Prey

Même nom, jeu différent. S’il y a bien une chose à accorder à ce Prey cru 2017, c’est qu’il aura su couper les ponts avec les origines de son appellation contrôlée. Mais un nom, ce n’est que cela, quelques lettres pour reconnaître quelque chose ou quelqu’un. Ce n’est pas ce qui vous définit entièrement. Ce n’est certainement pas ce qui définit le titre d’Arkane. Dans ce mélange d’horreur, de science-fiction et d’exploration, se cache un diamant brut qui ne demande qu’à être taillé sur mesure par ses joueurs.

### Liste des entrées
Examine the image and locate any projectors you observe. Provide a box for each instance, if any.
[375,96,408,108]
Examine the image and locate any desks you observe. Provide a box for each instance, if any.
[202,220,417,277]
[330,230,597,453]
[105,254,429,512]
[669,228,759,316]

### Consigne 1
Répondez à ces questions d'après le texte sur Prey.
(a) De quelle année date ce Prey ?
(b) À quel studio le texte attribue-t-il le titre ?
(c) Quels trois genres le jeu mélange-t-il ?
### Consigne 2
Prolongez le texte sur Prey en reprenant juste après sa dernière phrase.
Les entrées forment un matériau distinct du texte sur Prey.

### Réponse finale 1
(a) 2017.
(b) Arkane.
(c) L'horreur, la science-fiction et l'exploration.

### Réponse finale 2
Un lundi (pas) comme les autres

Prey est comme une mixtape du jeu vidéo et du cinéma. Un produit qui transpire la nostalgie et les influences d’un gamin qui aurait mûrit avec les héros de son enfance. Il devient très vite presque inévitable de ne pas y voir les références conscientes ou inconscientes avec la série des Shock (System et Bio), Half-life et peut-être Alien. Le point commun de ces trois œuvres se trouve bien évidemment dans leur façon de traiter la science-fiction sous un angle presque négatif, où les abus de l’humanité l’amènent à se mettre constamment en danger. La science est d’ailleurs définitivement au cœur de ses angoisses. Elle est à la fois salvatrice dans sa capacité à apporter à Morgan Yu – disponible en modèle homme ou femme – une solution pour se sauver autant que d’autres avec lui, si telle était notre intention. Elle est aussi indirectement responsable du danger s’étant abattu sur la station orbitale Talos 1 où tout prend place. La curiosité scientifique et l’appât du gain, le désir même de l’être humain à vouloir se transcender physiquement et mentalement, et dans ce cas en transposant des capacités aliens aux êtres humains, ont fait que tout est doucement mais visiblement parti en sucette. Il faut donc essayer de rattraper tout cela. Sauf que sans en révéler la moindre parcelle de vérité sur celui-ci, le scénario de Prey est autrement plus élaboré qu’à l’habitude pour un jeu de tir.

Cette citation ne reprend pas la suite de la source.